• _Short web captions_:
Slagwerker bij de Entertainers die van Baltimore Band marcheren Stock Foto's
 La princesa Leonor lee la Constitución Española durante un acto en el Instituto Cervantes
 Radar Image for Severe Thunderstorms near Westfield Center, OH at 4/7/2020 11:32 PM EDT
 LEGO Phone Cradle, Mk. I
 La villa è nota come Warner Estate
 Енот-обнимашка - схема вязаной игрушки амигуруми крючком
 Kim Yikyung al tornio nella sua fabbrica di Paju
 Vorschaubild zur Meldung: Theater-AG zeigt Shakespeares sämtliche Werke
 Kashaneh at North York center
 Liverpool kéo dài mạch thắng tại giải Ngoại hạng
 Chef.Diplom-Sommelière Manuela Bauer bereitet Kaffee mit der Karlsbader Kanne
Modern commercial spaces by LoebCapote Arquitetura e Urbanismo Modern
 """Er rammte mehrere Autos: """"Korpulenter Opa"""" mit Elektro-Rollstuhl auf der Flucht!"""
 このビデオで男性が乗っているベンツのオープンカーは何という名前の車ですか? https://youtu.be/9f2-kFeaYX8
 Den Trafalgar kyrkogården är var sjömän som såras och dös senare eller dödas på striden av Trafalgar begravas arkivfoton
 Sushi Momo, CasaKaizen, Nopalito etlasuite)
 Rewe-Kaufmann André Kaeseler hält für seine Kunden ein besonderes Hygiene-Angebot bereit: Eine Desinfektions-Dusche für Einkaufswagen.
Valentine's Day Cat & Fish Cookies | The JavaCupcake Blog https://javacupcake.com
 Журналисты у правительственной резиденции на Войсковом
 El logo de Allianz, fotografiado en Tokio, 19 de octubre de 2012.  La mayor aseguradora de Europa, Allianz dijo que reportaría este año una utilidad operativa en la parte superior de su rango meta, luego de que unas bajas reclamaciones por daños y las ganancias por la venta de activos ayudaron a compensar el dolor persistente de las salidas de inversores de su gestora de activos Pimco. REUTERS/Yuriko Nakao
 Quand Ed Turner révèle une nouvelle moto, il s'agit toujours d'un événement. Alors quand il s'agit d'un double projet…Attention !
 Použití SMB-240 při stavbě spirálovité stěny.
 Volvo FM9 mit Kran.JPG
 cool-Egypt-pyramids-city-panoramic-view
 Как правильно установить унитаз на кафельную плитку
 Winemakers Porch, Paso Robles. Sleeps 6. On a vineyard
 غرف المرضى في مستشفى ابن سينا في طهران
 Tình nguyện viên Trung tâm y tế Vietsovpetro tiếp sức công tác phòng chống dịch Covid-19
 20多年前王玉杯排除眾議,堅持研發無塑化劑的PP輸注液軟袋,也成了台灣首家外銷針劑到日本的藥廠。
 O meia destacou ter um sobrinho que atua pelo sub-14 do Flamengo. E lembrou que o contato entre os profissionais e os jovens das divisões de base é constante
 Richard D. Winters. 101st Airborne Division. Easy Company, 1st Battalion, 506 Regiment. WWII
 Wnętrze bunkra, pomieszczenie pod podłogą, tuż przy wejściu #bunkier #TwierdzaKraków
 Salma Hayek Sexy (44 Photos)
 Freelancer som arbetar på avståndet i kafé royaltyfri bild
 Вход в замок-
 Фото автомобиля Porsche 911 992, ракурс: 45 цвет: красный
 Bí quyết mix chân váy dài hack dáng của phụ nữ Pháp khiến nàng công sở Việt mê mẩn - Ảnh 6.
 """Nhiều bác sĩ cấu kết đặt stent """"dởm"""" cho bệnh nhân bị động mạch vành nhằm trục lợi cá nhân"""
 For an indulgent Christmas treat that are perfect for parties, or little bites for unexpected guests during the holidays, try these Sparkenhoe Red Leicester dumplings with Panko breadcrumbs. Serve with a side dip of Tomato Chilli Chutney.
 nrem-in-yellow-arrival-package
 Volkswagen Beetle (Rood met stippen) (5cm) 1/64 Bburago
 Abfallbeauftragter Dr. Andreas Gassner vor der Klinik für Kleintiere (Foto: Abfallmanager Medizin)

• _WORK TO BE COMPLETED_:
Transcribe the data in full, keeping every character.

• _SOLUTION BELOW_:
Slagwerker bij de Entertainers die van Baltimore Band marcheren Stock Foto's
 La princesa Leonor lee la Constitución Española durante un acto en el Instituto Cervantes
 Radar Image for Severe Thunderstorms near Westfield Center, OH at 4/7/2020 11:32 PM EDT
 LEGO Phone Cradle, Mk. I
 La villa è nota come Warner Estate
 Енот-обнимашка - схема вязаной игрушки амигуруми крючком
 Kim Yikyung al tornio nella sua fabbrica di Paju
 Vorschaubild zur Meldung: Theater-AG zeigt Shakespeares sämtliche Werke
 Kashaneh at North York center
 Liverpool kéo dài mạch thắng tại giải Ngoại hạng
 Chef.Diplom-Sommelière Manuela Bauer bereitet Kaffee mit der Karlsbader Kanne
Modern commercial spaces by LoebCapote Arquitetura e Urbanismo Modern
 """Er rammte mehrere Autos: """"Korpulenter Opa"""" mit Elektro-Rollstuhl auf der Flucht!"""
 このビデオで男性が乗っているベンツのオープンカーは何という名前の車ですか? https://youtu.be/9f2-kFeaYX8
 Den Trafalgar kyrkogården är var sjömän som såras och dös senare eller dödas på striden av Trafalgar begravas arkivfoton
 Sushi Momo, CasaKaizen, Nopalito etlasuite)
 Rewe-Kaufmann André Kaeseler hält für seine Kunden ein besonderes Hygiene-Angebot bereit: Eine Desinfektions-Dusche für Einkaufswagen.
Valentine's Day Cat & Fish Cookies | The JavaCupcake Blog https://javacupcake.com
 Журналисты у правительственной резиденции на Войсковом
 El logo de Allianz, fotografiado en Tokio, 19 de octubre de 2012.  La mayor aseguradora de Europa, Allianz dijo que reportaría este año una utilidad operativa en la parte superior de su rango meta, luego de que unas bajas reclamaciones por daños y las ganancias por la venta de activos ayudaron a compensar el dolor persistente de las salidas de inversores de su gestora de activos Pimco. REUTERS/Yuriko Nakao
 Quand Ed Turner révèle une nouvelle moto, il s'agit toujours d'un événement. Alors quand il s'agit d'un double projet…Attention !
 Použití SMB-240 při stavbě spirálovité stěny.
 Volvo FM9 mit Kran.JPG
 cool-Egypt-pyramids-city-panoramic-view
 Как правильно установить унитаз на кафельную плитку
 Winemakers Porch, Paso Robles. Sleeps 6. On a vineyard
 غرف المرضى في مستشفى ابن سينا في طهران
 Tình nguyện viên Trung tâm y tế Vietsovpetro tiếp sức công tác phòng chống dịch Covid-19
 20多年前王玉杯排除眾議,堅持研發無塑化劑的PP輸注液軟袋,也成了台灣首家外銷針劑到日本的藥廠。
 O meia destacou ter um sobrinho que atua pelo sub-14 do Flamengo. E lembrou que o contato entre os profissionais e os jovens das divisões de base é constante
 Richard D. Winters. 101st Airborne Division. Easy Company, 1st Battalion, 506 Regiment. WWII
 Wnętrze bunkra, pomieszczenie pod podłogą, tuż przy wejściu #bunkier #TwierdzaKraków
 Salma Hayek Sexy (44 Photos)
 Freelancer som arbetar på avståndet i kafé royaltyfri bild
 Вход в замок-
 Фото автомобиля Porsche 911 992, ракурс: 45 цвет: красный
 Bí quyết mix chân váy dài hack dáng của phụ nữ Pháp khiến nàng công sở Việt mê mẩn - Ảnh 6.
 """Nhiều bác sĩ cấu kết đặt stent """"dởm"""" cho bệnh nhân bị động mạch vành nhằm trục lợi cá nhân"""
 For an indulgent Christmas treat that are perfect for parties, or little bites for unexpected guests during the holidays, try these Sparkenhoe Red Leicester dumplings with Panko breadcrumbs. Serve with a side dip of Tomato Chilli Chutney.
 nrem-in-yellow-arrival-package
 Volkswagen Beetle (Rood met stippen) (5cm) 1/64 Bburago
 Abfallbeauftragter Dr. Andreas Gassner vor der Klinik für Kleintiere (Foto: Abfallmanager Medizin)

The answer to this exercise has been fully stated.